To be honest up front, I am a man, albeit a liberal, pro-choice one. I marched in Washington, D.C., for abortion rights recently, which made me realize there are many others out there who view abortion as a necessity.

Though I am pro-choice, I am not pro-abortion. If we were to vastly improve our welfare system I would like to see the practice ended. I'm pro-choice because it's not up to me, it's not my choice to make, and the current welfare system is awful.

I disagree with some of these women's comments. "It sounds fucked up, but having an abortion was one of the best things I ever did," the author quotes, and indeed, that is fucked up. Whether or not you believe a fetus is a human, this reaction sounds like a rationalization to me. I would imagine that it would be heartbreaking to have an abortion, even though you may live a better life because of it.

The story is right in that abortion should not be a social stigma. But I'm also offended at the idea of glorifying it or glamorizing it. You shouldn't be ashamed of an abortion, but I don't know how you could be "proud" of it either.

-- Peter Fehrs

I'm sorry, but you people are completely out of your minds. Like I'm really going to wear a T-shirt advertising to the world that I have undergone a procedure that is a personal, private matter. Why don't you just go ahead and print up some golfers' caps saying something along the lines of, "On 9/11, I was rooting for Osama!" Sheesh!

I can't really speak for the rest of the female population, but as for someone who has had the unfortunate experience, I believe that, by and large, women aren't sorry they had an abortion, but they are sorry they HAD to have one.

As for the woman cited in your article who had three abortions, I say, honey, shut your legs, will ya? If abortion is being used as a form of birth control, is it any wonder our reproductive rights are being questioned?

-- Paula

One may chose to have an abortion partly to defy society's demands that women become mothers, but motherhood, even single unplanned motherhood, doesn't have to be something undesirable that "society" imposes on women. It is possible to own your decision to become a mother as a positive choice as much as you do your decision to have an abortion. A secret: Becoming a mother has the power to change you unlike any other experience in the world, if you're willing to take it on. That, if anything, is what "society" doesn't want you to know.

-- Mother by Choice

I'm all for keeping abortion safe and legal, but I must admit my stomach turned while reading this article. Two and three abortions? Why?

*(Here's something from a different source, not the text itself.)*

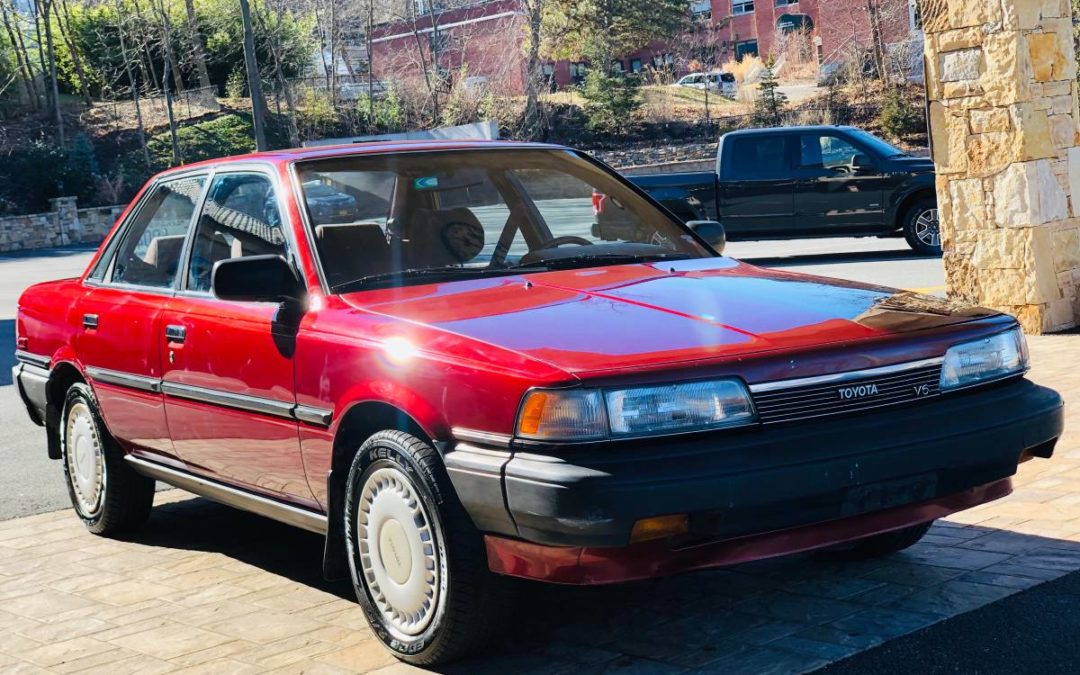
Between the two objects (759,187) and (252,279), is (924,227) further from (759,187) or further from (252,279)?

I can see allowing for one abortion, but any more than that is just beyond apathetic and irresponsible. How about condoms? How about the Pill? The Pill patch? An IUD? I can't imagine that any of these is more tedious than lugging oneself to a doctor's office and having your uterus vacuumed out. In other words, how about preventing pregnancy, so you don't have to purchase a T-shirt that reads "I had an abortion."

The subjects want open dialogue? That's fine too, but the crux of the conversation should be making abortion more rare, not a fashion statement celebrating 'no regrets' for the fetus dismembered because it was convenient, but pregnancy was not.